[Task list]
(1) Reproduce the part of the bank strategy text between "Green and Sustainable" and "Process Re-engineering (BPR).", inclusive.
(2) Write what follows the last sentence of the bank strategy text, carrying it on in the same manner.

[Page text]
- - - - - - -

ArtificialIntelligence, Machine learning and Deep-learning will be employed as decision - making tools to judge the behavioral aspects of customers. Block chain technology will enable revisiting of processes, procedures and internal controls, to create an effective and robust sustainable structure. Adoption of block chain will be gradual and steady, as waves of technological and institutional changes gain momentum.

Gradual transition to "Transaction based lending" based on "cashflows"of the borrower as against "Asset Based Lending" for the large borrowers will emerge with lesser reliance on "Cash Credit System" as a credit delivery mechanism.

Green and Sustainable Banking with an endeavor to allocate resources towards avenues that lead to Environment, Social, and Governance objectives, in line with international standards. The following are the strategies Bank will adopt to grow its business

• In order to attain the vision of making your Bank the ‘most preferred digital Bank, a five-year strategy plan was laid out during the year.

• The Bank will embark into a Technology, Digital and HR transformation besides Business Process Re-engineering (BPR).

- - - - - - -

[Extracted entries]
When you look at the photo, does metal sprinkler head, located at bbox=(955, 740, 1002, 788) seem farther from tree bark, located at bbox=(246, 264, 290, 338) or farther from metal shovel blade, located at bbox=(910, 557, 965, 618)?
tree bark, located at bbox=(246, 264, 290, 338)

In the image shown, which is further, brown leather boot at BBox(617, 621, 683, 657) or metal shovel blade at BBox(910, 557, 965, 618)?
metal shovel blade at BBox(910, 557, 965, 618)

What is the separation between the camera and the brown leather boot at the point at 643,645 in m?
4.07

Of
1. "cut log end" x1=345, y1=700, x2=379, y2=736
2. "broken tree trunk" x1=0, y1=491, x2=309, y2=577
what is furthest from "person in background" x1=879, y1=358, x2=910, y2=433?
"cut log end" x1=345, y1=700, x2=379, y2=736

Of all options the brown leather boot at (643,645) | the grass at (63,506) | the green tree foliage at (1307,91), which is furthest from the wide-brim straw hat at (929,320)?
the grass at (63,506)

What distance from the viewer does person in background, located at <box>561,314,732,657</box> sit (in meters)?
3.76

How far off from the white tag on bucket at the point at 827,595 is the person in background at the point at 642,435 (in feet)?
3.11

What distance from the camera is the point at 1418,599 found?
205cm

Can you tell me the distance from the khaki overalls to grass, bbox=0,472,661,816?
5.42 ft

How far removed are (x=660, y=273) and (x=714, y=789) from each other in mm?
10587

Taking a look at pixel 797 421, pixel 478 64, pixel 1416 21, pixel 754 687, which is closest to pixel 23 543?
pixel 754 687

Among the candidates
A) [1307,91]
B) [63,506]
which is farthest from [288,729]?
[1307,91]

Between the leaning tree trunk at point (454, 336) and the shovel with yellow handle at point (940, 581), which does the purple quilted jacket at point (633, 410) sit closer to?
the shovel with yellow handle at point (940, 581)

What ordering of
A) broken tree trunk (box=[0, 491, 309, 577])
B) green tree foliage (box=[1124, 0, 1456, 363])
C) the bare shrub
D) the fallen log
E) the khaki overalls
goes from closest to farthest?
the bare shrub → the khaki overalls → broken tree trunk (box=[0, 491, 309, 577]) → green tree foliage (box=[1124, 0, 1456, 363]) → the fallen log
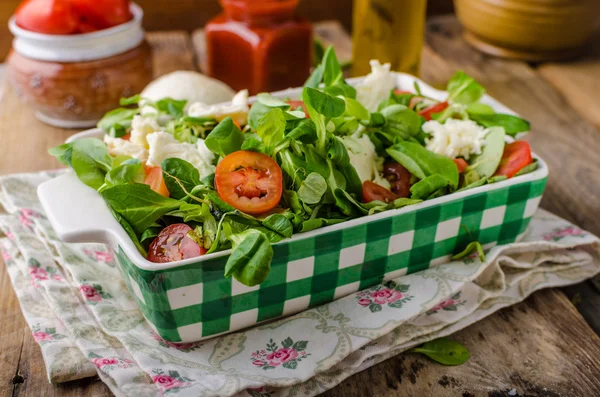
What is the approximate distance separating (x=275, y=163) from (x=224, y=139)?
0.28 ft

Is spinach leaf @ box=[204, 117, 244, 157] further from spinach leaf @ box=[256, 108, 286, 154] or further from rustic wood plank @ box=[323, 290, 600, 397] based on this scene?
rustic wood plank @ box=[323, 290, 600, 397]

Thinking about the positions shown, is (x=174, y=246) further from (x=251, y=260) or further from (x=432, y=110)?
(x=432, y=110)

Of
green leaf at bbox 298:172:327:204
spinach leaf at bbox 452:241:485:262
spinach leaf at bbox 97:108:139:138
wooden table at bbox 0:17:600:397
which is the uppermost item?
green leaf at bbox 298:172:327:204

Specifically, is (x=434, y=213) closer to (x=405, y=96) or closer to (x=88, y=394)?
(x=405, y=96)

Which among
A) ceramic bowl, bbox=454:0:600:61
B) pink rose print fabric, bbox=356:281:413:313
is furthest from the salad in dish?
ceramic bowl, bbox=454:0:600:61

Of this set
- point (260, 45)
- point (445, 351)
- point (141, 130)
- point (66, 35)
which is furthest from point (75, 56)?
point (445, 351)

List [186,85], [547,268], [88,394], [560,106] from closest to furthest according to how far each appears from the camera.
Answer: [88,394] < [547,268] < [186,85] < [560,106]

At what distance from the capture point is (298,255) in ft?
2.82

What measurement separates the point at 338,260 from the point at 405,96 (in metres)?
0.41

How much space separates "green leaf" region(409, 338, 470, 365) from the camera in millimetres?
913

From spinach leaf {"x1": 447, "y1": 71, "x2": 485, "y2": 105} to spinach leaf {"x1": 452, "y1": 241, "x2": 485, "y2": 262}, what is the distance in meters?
0.29

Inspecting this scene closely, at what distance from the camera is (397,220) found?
910 millimetres

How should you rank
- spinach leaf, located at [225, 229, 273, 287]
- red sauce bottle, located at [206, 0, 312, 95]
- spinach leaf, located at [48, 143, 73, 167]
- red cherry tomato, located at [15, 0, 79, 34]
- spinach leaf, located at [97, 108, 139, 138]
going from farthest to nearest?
red sauce bottle, located at [206, 0, 312, 95], red cherry tomato, located at [15, 0, 79, 34], spinach leaf, located at [97, 108, 139, 138], spinach leaf, located at [48, 143, 73, 167], spinach leaf, located at [225, 229, 273, 287]

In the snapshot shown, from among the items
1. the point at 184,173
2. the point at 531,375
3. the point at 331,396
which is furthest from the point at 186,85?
the point at 531,375
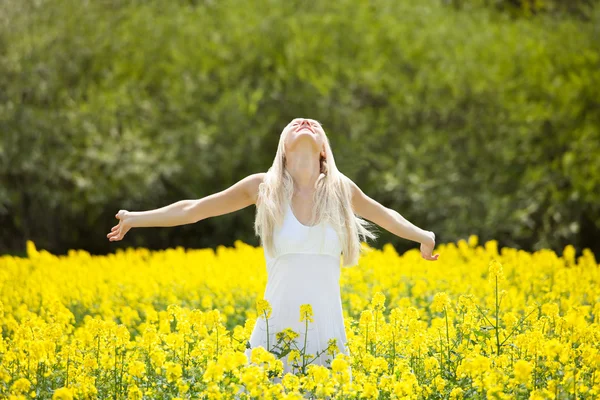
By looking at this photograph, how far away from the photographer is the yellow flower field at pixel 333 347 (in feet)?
13.9

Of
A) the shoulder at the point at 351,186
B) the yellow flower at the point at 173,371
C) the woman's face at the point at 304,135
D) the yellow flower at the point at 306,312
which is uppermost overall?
the woman's face at the point at 304,135

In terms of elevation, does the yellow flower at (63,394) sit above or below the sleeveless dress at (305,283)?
below

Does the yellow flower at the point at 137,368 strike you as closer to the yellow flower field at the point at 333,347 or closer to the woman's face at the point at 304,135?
the yellow flower field at the point at 333,347

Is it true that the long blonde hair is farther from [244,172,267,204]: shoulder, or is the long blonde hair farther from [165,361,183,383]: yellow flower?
[165,361,183,383]: yellow flower

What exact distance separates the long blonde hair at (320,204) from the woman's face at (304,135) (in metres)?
0.04

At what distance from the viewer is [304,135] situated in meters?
4.72

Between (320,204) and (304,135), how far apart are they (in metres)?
0.33

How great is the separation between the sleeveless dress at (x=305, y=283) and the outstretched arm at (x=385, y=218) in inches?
15.2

- - - - - - -

[Written answers]
(1)
Green and Sustainable Banking with an endeavor to allocate resources towards avenues that lead to Environment, Social, and Governance objectives, in line with international standards. The following are the strategies Bank will adopt to grow its business

• In order to attain the vision of making your Bank the ‘most preferred digital Bank, a five-year strategy plan was laid out during the year.

• The Bank will embark into a Technology, Digital and HR transformation besides Business Process Re-engineering (BPR).

(2)
• With a clear vision which strives for deeper and more profitablecustomer relationships and operational excellence to streamline the organization, your Bank is all set to move towards an ever-improving P&L and Balance Sheet

• The insurance partners have been extending their support by deploying man power at the Regions/branches for training the staff members to cross-sell as well as source business along with the staff members.

• A global management consulting firm has been engaged for Business process re-engineering in MSME sector.

• Exploring to have tie-up with fintech companies for increasing the non-interest income.

• Introducing the end-to-end loan digitization.

• Use of Data Mining, Artificial Intelligence (AI), Machine learning and other evolving technological tools will help in not only retaining the customers but also to widen the client base.

• On the credit front, a lot is expected to be done for improving the Credit Appraisal Standards, Monitoring Mechanism and Risk Management Strategies.

• The credit delivery system may undergo a change with transition towards Transaction based lending, based primarily on "Cash flows, as against "collateral based landing".

• Green and sustainable banking shall be an integral part of future banking scenario with an aim to allocate resources towards avenues that lead to environmental, social and governance objectives, in line with the emerging opportunities.

E. RISKS AND CONCERNS.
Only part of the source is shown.